Copy out the records word for word, starting with the line that contains "With respect to placement, is" and going on through the line that contains "105 centimetres", both of those lines included.
▬▬▬▬▬▬
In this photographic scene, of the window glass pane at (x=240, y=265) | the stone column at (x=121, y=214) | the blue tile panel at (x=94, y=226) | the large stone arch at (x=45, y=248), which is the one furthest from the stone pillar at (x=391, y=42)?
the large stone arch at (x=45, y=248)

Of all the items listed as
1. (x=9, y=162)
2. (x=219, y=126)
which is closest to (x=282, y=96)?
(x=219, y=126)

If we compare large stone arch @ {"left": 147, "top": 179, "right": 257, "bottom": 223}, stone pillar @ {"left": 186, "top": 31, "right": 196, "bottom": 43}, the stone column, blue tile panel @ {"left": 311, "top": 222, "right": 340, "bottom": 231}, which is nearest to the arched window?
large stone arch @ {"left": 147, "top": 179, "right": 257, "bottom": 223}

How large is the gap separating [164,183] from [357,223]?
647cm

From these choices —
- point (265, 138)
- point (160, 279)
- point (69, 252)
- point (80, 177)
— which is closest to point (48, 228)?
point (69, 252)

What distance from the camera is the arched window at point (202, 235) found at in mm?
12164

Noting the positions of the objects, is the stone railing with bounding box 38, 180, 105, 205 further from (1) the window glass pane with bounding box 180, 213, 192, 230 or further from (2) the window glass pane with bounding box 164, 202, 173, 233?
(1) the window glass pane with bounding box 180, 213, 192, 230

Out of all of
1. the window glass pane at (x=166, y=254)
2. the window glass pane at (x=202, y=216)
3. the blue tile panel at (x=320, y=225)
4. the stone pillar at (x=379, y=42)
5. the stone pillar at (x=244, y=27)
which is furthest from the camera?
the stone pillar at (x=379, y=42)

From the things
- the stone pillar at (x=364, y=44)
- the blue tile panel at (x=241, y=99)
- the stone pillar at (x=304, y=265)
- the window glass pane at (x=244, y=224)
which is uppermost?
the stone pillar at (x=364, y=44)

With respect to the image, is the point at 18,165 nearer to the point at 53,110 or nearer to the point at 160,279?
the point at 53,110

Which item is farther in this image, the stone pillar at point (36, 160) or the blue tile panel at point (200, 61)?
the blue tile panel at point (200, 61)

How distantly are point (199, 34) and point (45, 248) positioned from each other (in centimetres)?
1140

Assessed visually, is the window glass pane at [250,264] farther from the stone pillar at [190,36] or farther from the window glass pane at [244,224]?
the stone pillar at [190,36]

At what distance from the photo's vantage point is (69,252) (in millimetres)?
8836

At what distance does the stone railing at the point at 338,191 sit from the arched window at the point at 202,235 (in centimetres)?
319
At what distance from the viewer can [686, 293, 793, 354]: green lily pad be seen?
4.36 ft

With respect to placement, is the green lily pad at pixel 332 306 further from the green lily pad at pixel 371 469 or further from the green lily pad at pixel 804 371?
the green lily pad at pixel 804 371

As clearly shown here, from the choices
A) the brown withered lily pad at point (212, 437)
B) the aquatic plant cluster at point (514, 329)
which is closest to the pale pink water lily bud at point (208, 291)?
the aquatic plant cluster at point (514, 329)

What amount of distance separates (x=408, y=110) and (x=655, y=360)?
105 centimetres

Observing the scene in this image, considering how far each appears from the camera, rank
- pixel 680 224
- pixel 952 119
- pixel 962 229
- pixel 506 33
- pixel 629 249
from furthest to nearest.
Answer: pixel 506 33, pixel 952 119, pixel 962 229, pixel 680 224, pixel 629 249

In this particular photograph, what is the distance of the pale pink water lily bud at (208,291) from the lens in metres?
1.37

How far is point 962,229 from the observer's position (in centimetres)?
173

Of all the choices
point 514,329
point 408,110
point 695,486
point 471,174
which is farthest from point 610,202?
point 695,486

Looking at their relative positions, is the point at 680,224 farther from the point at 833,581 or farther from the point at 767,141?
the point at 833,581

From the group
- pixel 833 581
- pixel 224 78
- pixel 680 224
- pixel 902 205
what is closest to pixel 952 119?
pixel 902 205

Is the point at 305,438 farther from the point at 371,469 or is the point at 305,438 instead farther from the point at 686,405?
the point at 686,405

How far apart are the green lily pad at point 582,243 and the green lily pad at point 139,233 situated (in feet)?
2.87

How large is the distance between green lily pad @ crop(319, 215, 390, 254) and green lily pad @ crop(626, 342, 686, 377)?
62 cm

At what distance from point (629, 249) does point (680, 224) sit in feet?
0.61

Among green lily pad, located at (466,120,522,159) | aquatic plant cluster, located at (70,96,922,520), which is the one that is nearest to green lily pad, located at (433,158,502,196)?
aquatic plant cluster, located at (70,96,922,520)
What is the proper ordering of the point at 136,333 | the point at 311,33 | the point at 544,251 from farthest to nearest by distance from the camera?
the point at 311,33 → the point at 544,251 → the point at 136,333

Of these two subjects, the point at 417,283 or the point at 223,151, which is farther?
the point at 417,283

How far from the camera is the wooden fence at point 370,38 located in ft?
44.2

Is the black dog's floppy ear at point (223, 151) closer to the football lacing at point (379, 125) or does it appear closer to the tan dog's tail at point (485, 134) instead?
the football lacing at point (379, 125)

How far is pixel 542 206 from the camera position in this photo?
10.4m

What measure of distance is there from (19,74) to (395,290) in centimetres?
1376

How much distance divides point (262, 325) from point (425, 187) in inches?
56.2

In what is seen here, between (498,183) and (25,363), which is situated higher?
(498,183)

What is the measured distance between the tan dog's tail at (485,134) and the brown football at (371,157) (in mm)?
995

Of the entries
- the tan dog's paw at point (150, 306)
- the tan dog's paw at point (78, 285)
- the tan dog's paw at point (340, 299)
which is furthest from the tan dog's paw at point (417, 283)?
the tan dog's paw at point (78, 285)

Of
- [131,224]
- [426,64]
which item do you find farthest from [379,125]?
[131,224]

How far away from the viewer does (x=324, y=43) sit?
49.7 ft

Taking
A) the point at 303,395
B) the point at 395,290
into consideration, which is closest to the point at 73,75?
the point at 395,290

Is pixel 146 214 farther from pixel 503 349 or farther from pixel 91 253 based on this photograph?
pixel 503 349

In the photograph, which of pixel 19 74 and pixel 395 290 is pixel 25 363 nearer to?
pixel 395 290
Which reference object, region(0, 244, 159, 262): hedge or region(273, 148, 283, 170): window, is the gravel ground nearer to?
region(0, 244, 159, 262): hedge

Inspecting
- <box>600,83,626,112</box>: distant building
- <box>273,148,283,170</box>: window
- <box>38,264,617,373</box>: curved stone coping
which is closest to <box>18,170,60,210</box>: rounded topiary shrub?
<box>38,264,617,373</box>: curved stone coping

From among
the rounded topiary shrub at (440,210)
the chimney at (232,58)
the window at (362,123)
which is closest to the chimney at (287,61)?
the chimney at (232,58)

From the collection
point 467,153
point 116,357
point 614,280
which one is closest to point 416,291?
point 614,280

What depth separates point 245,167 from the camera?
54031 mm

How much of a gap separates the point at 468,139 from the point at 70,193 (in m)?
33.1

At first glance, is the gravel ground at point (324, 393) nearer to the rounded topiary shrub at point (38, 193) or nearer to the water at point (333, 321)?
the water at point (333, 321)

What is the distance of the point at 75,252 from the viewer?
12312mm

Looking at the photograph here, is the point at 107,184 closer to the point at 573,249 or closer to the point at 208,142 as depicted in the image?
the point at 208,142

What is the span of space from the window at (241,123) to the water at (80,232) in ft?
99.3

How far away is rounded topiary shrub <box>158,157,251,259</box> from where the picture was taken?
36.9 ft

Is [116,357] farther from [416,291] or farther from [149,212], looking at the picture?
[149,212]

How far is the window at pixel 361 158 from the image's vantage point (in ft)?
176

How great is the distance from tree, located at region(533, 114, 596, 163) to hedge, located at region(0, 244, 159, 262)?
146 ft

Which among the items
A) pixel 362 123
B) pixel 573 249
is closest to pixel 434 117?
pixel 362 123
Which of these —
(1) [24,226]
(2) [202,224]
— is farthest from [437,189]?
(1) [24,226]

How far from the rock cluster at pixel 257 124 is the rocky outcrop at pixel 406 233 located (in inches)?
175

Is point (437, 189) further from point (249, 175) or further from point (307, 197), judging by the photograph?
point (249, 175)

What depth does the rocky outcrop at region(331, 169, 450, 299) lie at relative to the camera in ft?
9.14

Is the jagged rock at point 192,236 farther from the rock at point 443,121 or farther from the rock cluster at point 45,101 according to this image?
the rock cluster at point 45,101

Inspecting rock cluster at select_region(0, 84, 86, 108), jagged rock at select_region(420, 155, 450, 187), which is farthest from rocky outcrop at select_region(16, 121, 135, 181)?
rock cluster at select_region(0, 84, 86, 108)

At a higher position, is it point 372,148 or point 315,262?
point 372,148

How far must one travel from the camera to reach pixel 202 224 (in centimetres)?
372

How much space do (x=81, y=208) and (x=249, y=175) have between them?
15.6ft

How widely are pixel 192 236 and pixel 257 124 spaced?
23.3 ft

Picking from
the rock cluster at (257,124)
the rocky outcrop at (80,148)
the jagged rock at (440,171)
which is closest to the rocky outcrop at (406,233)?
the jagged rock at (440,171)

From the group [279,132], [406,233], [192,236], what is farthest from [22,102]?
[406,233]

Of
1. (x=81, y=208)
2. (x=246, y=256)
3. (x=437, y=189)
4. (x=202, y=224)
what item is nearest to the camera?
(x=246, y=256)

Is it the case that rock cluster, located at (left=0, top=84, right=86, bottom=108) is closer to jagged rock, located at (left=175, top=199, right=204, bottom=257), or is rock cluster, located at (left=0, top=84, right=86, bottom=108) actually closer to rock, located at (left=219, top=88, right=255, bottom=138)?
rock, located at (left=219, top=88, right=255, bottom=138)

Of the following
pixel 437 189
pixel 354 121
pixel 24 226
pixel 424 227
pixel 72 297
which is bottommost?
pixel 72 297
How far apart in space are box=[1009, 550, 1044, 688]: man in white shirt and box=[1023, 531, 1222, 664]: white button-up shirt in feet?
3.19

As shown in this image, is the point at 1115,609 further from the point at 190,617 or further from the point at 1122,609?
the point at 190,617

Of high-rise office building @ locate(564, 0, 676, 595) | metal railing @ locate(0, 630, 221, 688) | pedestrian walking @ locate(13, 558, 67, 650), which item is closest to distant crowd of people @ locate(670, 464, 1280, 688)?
▬▬▬▬▬▬
▶ _EXPECTED OUTPUT_
With respect to placement, is the green lily pad at pixel 332 306 further from the green lily pad at pixel 371 469 or further from the green lily pad at pixel 804 371?
the green lily pad at pixel 804 371

As clearly shown here, from the choices
A) the brown withered lily pad at point (212, 437)
B) the aquatic plant cluster at point (514, 329)
which is closest to the pale pink water lily bud at point (208, 291)?
the aquatic plant cluster at point (514, 329)

What amount of distance separates (x=408, y=110) and (x=655, y=360)?
105 centimetres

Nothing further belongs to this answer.